Extracted text
########################################

PhD in artificial intelligence at UC Berkeley, with a focus on small neural networks in perception, for autonomous vehicles. Big fan of cheesecake, corgis, and … More about Alvin Wan

Getting Started With Machine Learning

What are the fundamentals of machine learning, and what are the necessary tools to evaluate risk and other concerns in a machine learning application? This article covers everything you need to get started.

The goal of machine learning is to find patterns in data and use those patterns to make predictions. It can also give us a framework to discuss machine learning problems and solutions — as you’ll see in this article.

First, we will start with definitions and applications for machine learning. Then, we will discuss abstractions in machine learning and use that to frame our discussion: data, models, optimization models, and optimization algorithms. Later on in the article, we will discuss fundamental topics that underlie all machine learning methods and conclude with practical guidance for getting started with using machine learning. By the end, you should have an understanding of how to advance your practice and study of machine learning.

Let’s begin.

So, What Exactly Is Machine Learning?

Machine learning is generically a set of techniques to find patterns in data. Applications range from self-driving cars to personal AI assistants, from translating between French and Taiwanese to translating between voice and text. There are a few common applications of machine learning that already or could potentially permeate your day-to-day.

1. Detecting anomalies
Recognize spikes in website traffic or highlight abnormal bank activity.
2. Recommend similar content
Find products you may be looking for or even Smashing Magazine articles that are relevant.
3. Predict the future
Plan the path of neighboring vehicles or identify and extrapolate market trends for stocks.

########################################

Stored data

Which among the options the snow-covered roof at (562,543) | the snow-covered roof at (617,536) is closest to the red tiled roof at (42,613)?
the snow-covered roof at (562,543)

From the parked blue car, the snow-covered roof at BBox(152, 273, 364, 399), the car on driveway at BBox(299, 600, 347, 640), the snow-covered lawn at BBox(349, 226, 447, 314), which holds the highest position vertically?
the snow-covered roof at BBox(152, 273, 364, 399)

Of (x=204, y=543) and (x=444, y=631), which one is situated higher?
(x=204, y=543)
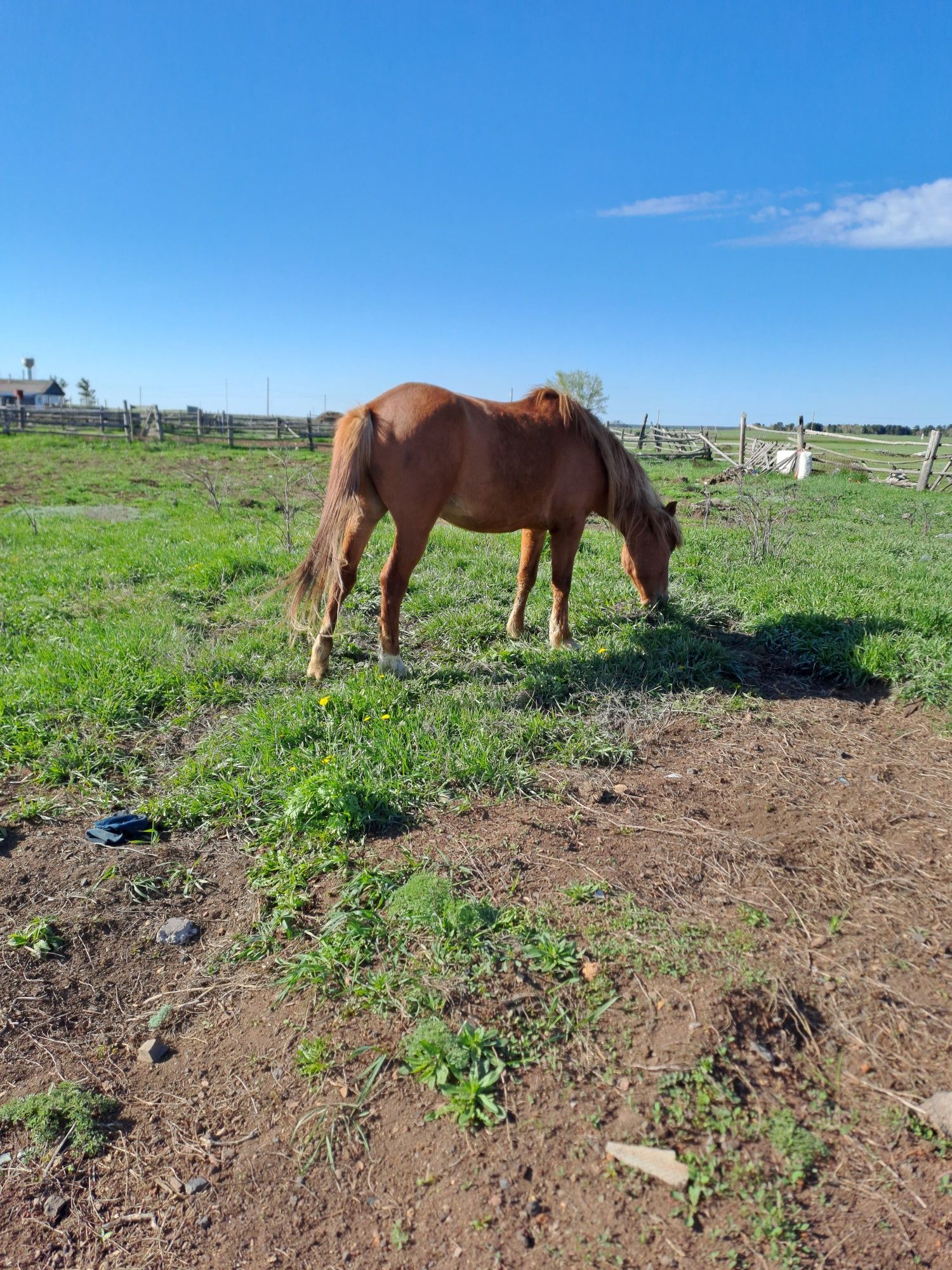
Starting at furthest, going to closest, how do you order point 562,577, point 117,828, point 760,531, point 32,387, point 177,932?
point 32,387
point 760,531
point 562,577
point 117,828
point 177,932

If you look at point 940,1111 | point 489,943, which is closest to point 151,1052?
→ point 489,943

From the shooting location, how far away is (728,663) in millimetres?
4699

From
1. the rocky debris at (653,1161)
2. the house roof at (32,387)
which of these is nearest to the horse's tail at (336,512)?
the rocky debris at (653,1161)

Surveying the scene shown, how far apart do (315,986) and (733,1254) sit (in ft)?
4.55

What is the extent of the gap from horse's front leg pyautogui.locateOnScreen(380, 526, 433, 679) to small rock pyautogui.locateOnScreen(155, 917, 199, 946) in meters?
2.22

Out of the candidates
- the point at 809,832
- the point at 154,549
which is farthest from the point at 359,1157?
the point at 154,549

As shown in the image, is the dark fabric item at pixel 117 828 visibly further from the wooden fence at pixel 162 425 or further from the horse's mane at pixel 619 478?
the wooden fence at pixel 162 425

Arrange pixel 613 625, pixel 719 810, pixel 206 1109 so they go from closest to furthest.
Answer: pixel 206 1109, pixel 719 810, pixel 613 625

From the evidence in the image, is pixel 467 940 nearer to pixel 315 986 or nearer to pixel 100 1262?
pixel 315 986

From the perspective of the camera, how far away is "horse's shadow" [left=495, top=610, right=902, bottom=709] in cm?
446

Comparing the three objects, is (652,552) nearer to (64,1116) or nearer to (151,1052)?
(151,1052)

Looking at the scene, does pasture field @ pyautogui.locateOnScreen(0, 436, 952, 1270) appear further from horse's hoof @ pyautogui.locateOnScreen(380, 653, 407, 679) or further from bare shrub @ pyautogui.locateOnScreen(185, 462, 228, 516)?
bare shrub @ pyautogui.locateOnScreen(185, 462, 228, 516)

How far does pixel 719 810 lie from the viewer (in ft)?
10.4

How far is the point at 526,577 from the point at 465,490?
1069mm
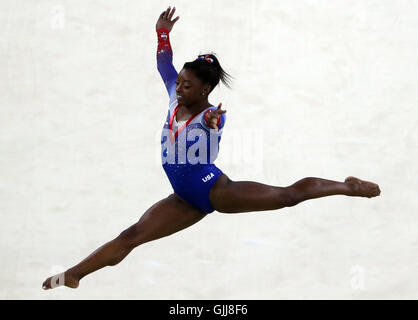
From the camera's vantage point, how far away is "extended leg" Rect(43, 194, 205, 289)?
3.48m

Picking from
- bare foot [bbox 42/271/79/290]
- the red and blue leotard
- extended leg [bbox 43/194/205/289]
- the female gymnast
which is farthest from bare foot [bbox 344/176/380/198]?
bare foot [bbox 42/271/79/290]

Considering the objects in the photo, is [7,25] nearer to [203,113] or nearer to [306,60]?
[306,60]

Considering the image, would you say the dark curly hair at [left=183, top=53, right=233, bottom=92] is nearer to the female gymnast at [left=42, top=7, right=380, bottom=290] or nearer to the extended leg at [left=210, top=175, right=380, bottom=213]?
the female gymnast at [left=42, top=7, right=380, bottom=290]

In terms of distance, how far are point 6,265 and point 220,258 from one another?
1.46m

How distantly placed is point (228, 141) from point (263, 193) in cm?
207

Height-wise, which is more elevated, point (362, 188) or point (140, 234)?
point (362, 188)

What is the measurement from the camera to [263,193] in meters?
3.38

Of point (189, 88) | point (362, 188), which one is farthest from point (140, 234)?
point (362, 188)

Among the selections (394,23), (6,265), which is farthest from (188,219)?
(394,23)

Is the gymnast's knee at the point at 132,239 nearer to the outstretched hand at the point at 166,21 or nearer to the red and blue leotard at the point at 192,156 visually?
the red and blue leotard at the point at 192,156

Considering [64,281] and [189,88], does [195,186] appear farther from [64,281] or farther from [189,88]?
[64,281]

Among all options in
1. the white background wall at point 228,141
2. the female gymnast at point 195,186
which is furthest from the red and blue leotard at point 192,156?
the white background wall at point 228,141

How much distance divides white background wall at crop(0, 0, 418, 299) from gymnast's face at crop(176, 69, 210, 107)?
1876 mm

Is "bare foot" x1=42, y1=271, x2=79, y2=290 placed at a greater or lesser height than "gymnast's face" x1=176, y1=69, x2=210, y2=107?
lesser
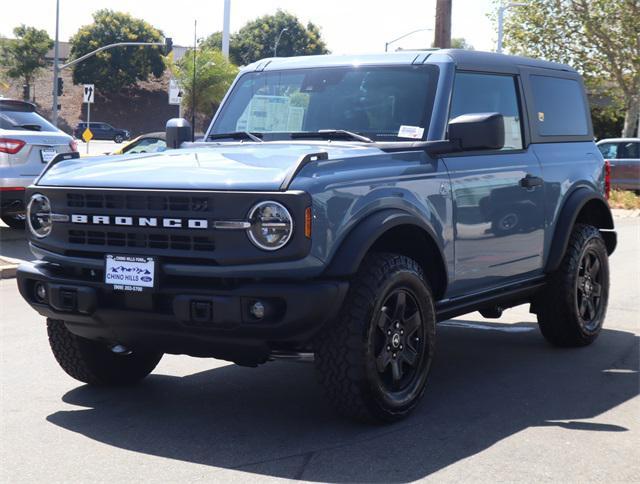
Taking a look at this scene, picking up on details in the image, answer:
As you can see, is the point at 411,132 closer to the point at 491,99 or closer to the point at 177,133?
the point at 491,99

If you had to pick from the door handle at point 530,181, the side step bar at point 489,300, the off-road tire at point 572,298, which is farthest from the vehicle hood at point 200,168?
the off-road tire at point 572,298

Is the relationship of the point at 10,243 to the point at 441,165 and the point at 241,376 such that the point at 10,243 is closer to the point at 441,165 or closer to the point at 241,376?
the point at 241,376

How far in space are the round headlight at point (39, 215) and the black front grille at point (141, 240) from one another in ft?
0.69

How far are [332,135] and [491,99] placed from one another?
1.24m

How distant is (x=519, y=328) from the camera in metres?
8.41

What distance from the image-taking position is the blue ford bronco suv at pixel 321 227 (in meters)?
4.80

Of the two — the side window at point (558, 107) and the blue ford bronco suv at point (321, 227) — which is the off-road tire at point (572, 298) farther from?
the side window at point (558, 107)

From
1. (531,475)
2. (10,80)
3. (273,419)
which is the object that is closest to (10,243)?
(273,419)

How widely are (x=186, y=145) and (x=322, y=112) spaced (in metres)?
0.97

########################################

Required action A
Answer from the machine learning article:
(i) What four abstractions does it use to frame its discussion?
(ii) What two examples does it give under "Detecting anomalies"?
(iii) At which university is Alvin Wan pursuing a PhD?
Required action B
Write the next part of the machine learning article, picking up after its final sentence.
The data has no connection to the machine learning article.

Answer section A
(i) Data, models, optimization models, and optimization algorithms.
(ii) Recognizing spikes in website traffic and highlighting abnormal bank activity.
(iii) UC Berkeley.

Answer section B
The above are few of many applications of machine learning, but most applications tie back to learning the underlying distribution of data. A distribution specifies events and probability of each event. For example:

• With 50% probability, you buy an item \$5 or less.
• With 25% probability, you buy an item \$5-\$10.
• With 24% probability, you buy an item \$10-100.
• With 1% probability, you buy an item > \$100.

Using this distribution, we can accomplish all of our tasks above:

1. Detecting anomalies
With a \$100 purchase, we can confidently call this an anomaly.
2. Recommend similar content
A purchase of \$3 means we should recommend more items \$5 or less.
3. Predict the future
Without any prior information, we can predict that the next purchase will be \$5 or less.

With a distribution of data, we can accomplish a myriad of tasks. In sum, one goal in machine learning is to learn this distribution.

Even more generically, our goal is to learn a specific function with particular inputs and outputs. We call this function our model. Our input is denoted x. Say our model, which accepts input x, is

f(x) = ax

Here, a is a parameter of our model. Each parameter corresponds to a different instance of our model. In other words, the model where a=2 is different from the model where a=3. In machine learning, our goal is to learn this parameter, changing it until we do “well.” How do we determine which values of a do “well”?

We need to define a way to evaluate our model, for each parameter a. To start, the output of f(x) is our prediction. We will refer to y as our label, meaning the true and desired output. With our predictions and our labels, we can define a loss function. One such loss function is simply the difference between our prediction and our label, |f(x) - y|. Using this loss function, we can then evaluate different parameters for our model. Picking the best parameter for our model is known as training. If we have a few possible parameters, we can simply try each parameter and pick the one with the smallest loss!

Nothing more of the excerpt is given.